==== DATASET

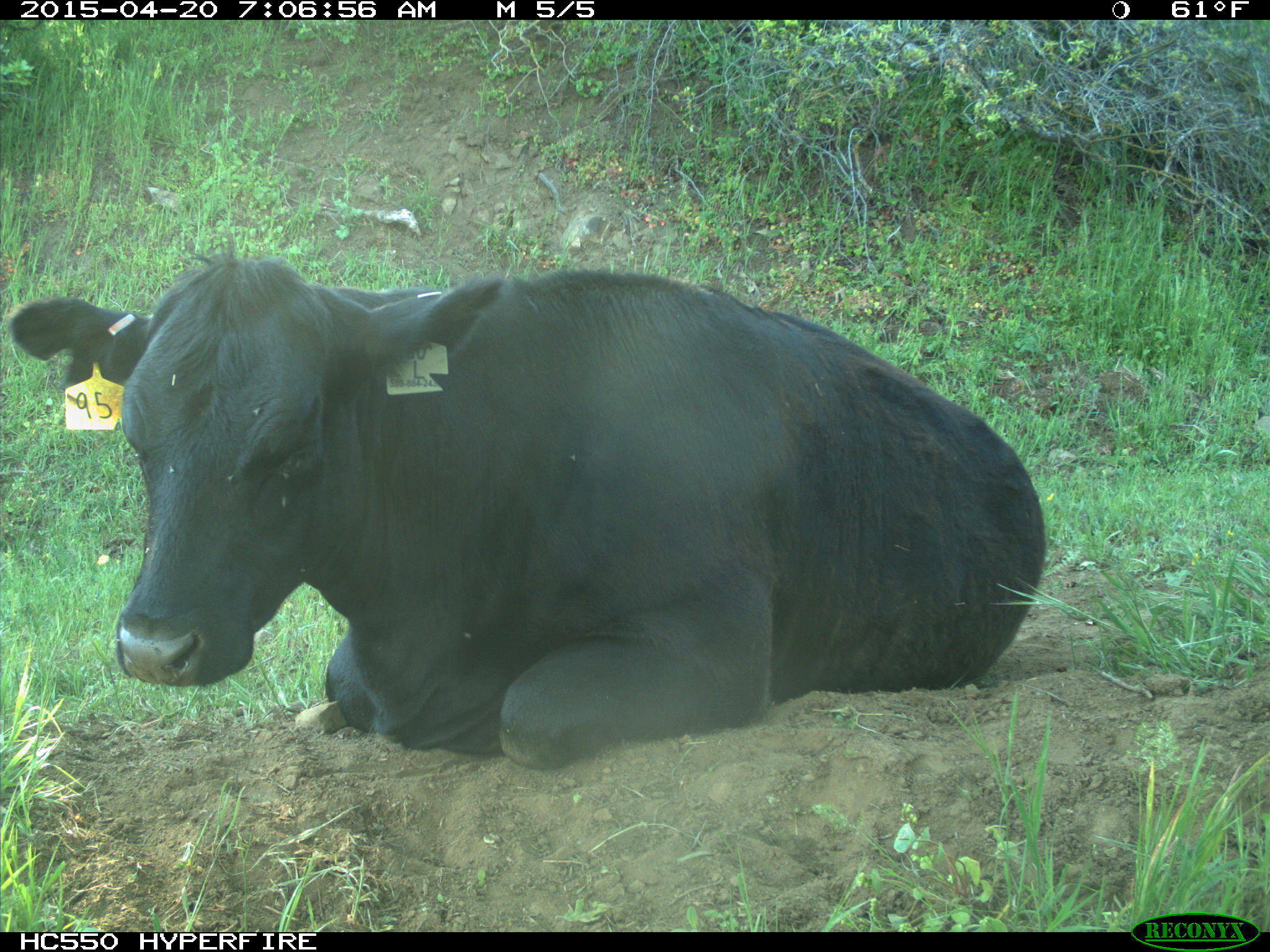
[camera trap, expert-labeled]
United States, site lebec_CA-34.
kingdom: Animalia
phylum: Chordata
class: Mammalia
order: Artiodactyla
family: Bovidae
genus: Bos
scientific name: Bos taurus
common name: domestic cow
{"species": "Bos taurus (domestic cow)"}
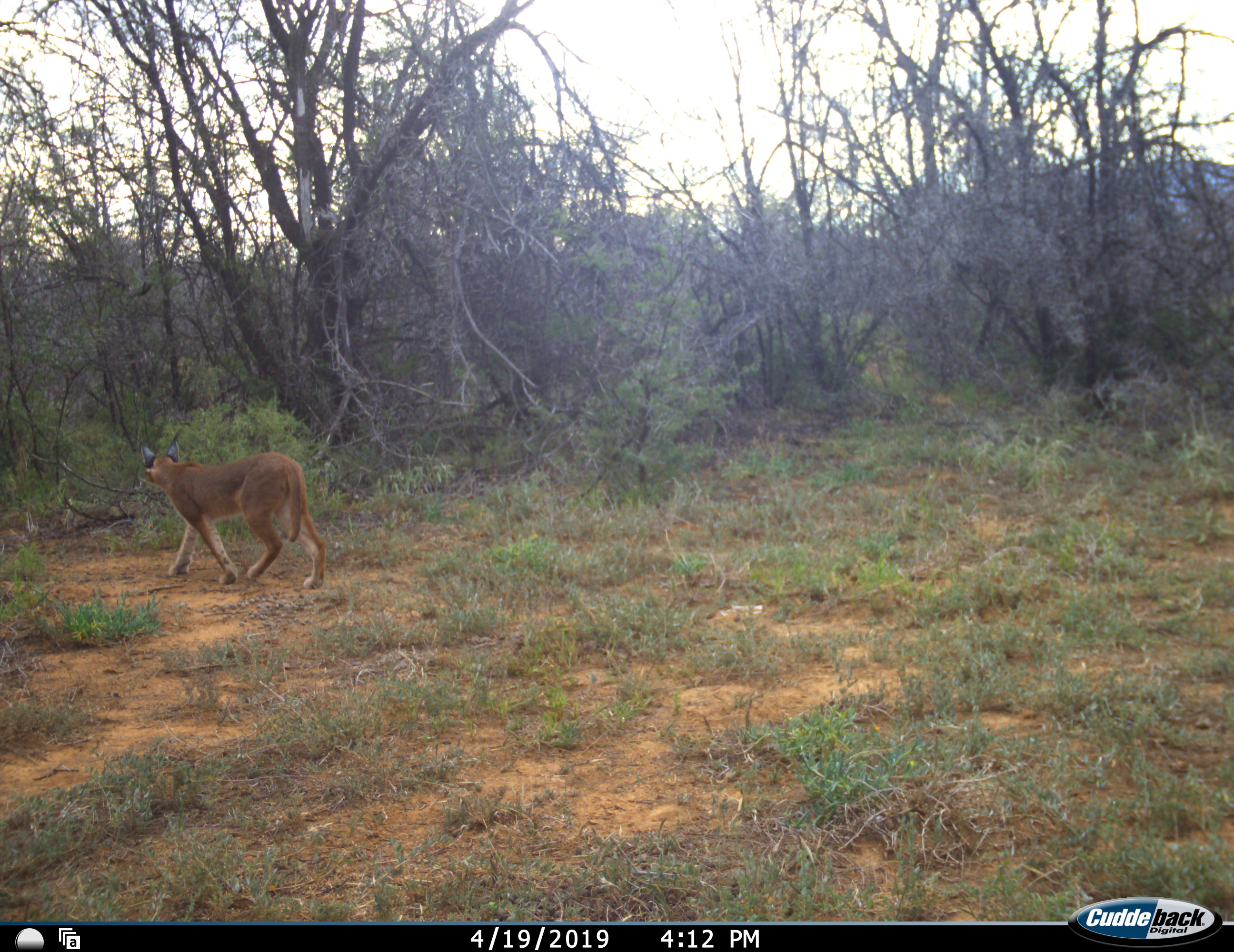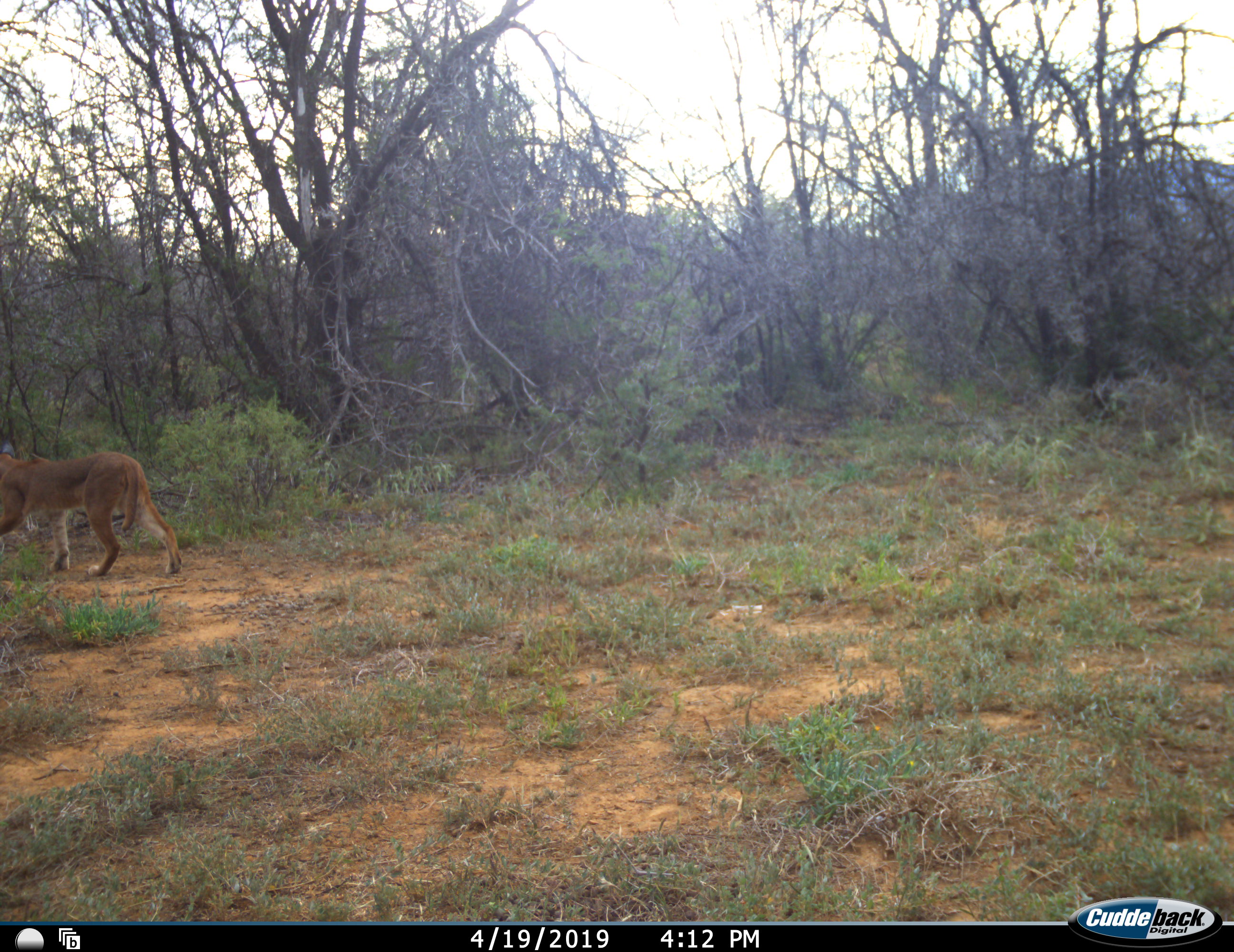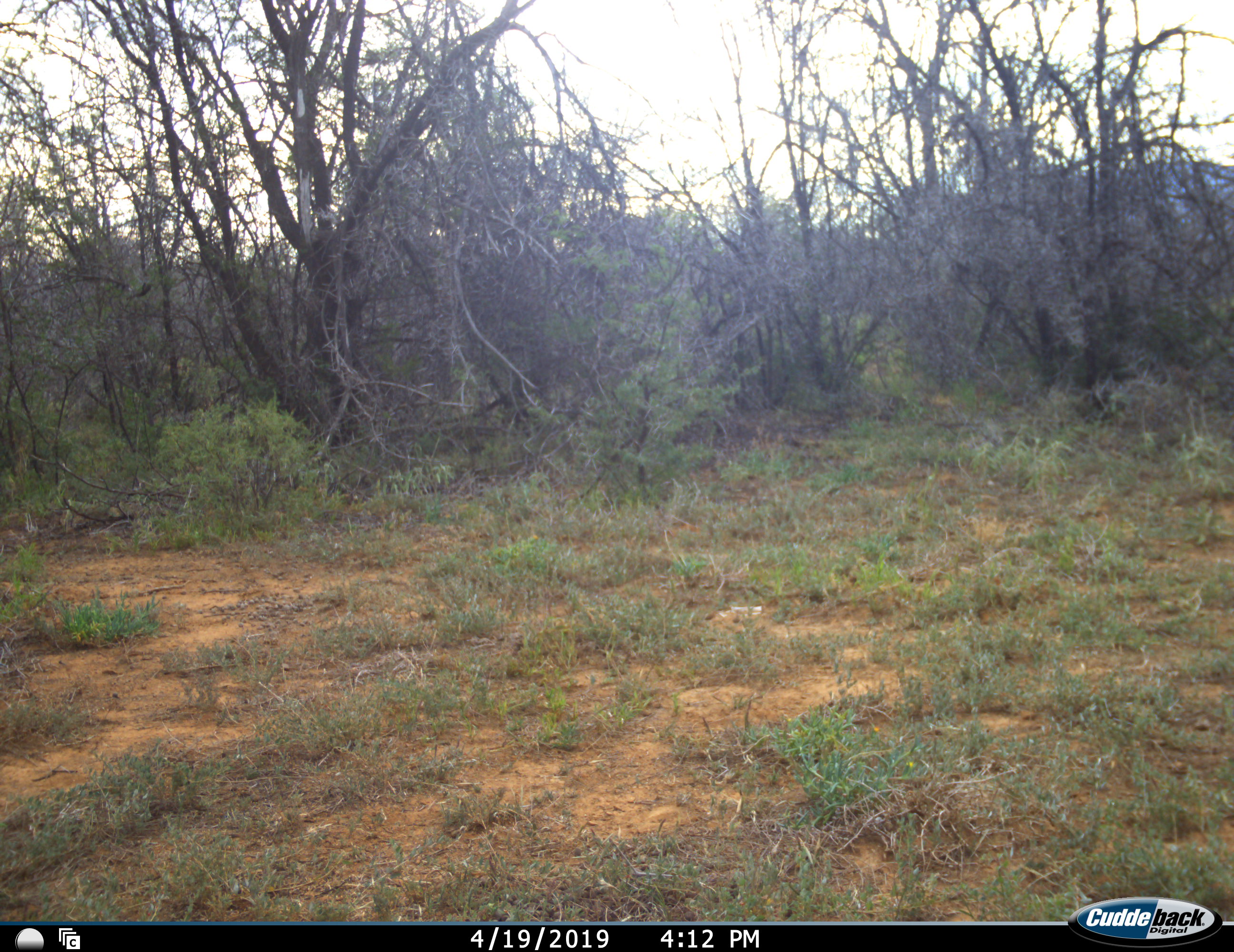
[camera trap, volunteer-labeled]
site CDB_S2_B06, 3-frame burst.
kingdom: Animalia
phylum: Chordata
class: Mammalia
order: Carnivora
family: Felidae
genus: Caracal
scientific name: Caracal caracal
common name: caracal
Caracal (Caracal caracal), count 1. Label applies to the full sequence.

========

AIM OF THE TASK
Copy all lines from the material above that hold the word "camera".

TASK RESPONSE
[camera trap, expert-labeled]
[camera trap, volunteer-labeled]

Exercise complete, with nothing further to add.